The following 7 independent variables were recorded: crossbite status, maxillary expansion, active treatment duration, pretreatment and posttreatment ages, sex, and race. Eleven dependent variables were measured: 4 pretreatment buccolingual inclinations and 4 posttreatment buccolingual inclinations with CWRU’s transverse analysis, 1 dichotomized CWRU variable (followed or did not follow CWRU’s transverse analysis), the discrepancy index, and the cast/radiograph evaluation score.
The already existing CBCT scans used here were taken with a CB MercuRay (Hitachi Healthcare Americas, Twinsburg, OH, USA.) with custom low-dose settings of 2 mA, 120 kVp, 12-in field of view, 512 slices, 0.377-mm slice thickness, resolution of 1024 × 1024 pixels, 12 bits per pixel, and 4096 gray scale. For CWRU’s transverse analysis, the pretreatment buccolingual inclinations of the maxillary and mandibular permanent first molars were determined for each quadrant (as described by Shewinvanakitkul et al, Karamitsou, and Mostafa ) using Dolphin Imaging Software (version 11.8; Dolphin Imaging and Management Solutions, Chatsworth, Calif).

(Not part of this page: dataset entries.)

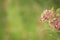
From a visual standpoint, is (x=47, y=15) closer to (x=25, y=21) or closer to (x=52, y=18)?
(x=52, y=18)

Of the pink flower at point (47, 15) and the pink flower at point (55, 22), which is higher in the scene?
the pink flower at point (47, 15)

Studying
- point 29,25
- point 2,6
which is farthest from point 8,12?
Answer: point 29,25

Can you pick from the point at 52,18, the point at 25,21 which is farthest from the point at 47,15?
the point at 25,21

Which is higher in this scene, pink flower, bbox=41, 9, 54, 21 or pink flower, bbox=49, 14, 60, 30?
pink flower, bbox=41, 9, 54, 21

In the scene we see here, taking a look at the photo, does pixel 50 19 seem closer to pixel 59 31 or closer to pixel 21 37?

For the discrepancy index, the pretreatment records were evaluated to objectively measure the complexity, which included the following disorders: overjet, overbite, anterior open bite, lateral open bite, crowding, buccal posterior crossbite, lingual posterior crossbite, occlusion, ANB angle, IMPA, SN-GoGn angle, and other complexities. For the cast-radiograph evaluation, the posttreatment dental casts were scored with the following 7 criteria: marginal ridges, buccolingual inclinations, interproximal contacts, occlusal contacts, occlusal relationships, rotations/alignment, and overjets. The eighth component of the cast/radiograph evaluation—root angulation—was not measured or included in the cast/radiograph evaluation score in this study. The ABO measuring gauge was used for the cast/radiograph evaluation scoring. All statistical analyses were done with SPSS software (version 22.0; IBM, Armonk, NY).
For intrarater reliability, the primary investigator (R.Y.M.) used CWRU’s transverse analysis to measure the buccolingual inclinations of the maxillary and mandibular permanent first molars on 30 subjects. This investigator also estimated the ABO’s discrepancy index with the pretreatment records of 30 subjects and gauged the cast/radiograph evaluation measurements with the posttreatment orthodontic casts of 30 subjects. After 4 weeks, all of the above measurements were repeated by the same investigator.
For interrater reliability, another investigator (R.M.B.) measured the buccolingual inclinations of the maxillary and mandibular first molars, as well as the ABO cast/radiograph evaluation with the posttreatment casts of 30 subjects. The Cronbach alpha test was used for the reliability analyses of the intrarater and interrater reliabilities.
To satisfy the major assumptions of parametric statistical testing, the normality of the data distribution was evaluated using the Shapiro-Wilk test. The aspects measured were the cast/radiograph evaluation, the discrepancy indexs, and active treatment duration. Their P values were less than 0.015, indicating that the data were nonparametric in distribution. The data were analyzed with the independent-sample Mann-Whitney test, because of the nonparametric distribution. P ≤0.05 was used to assign statistical significance.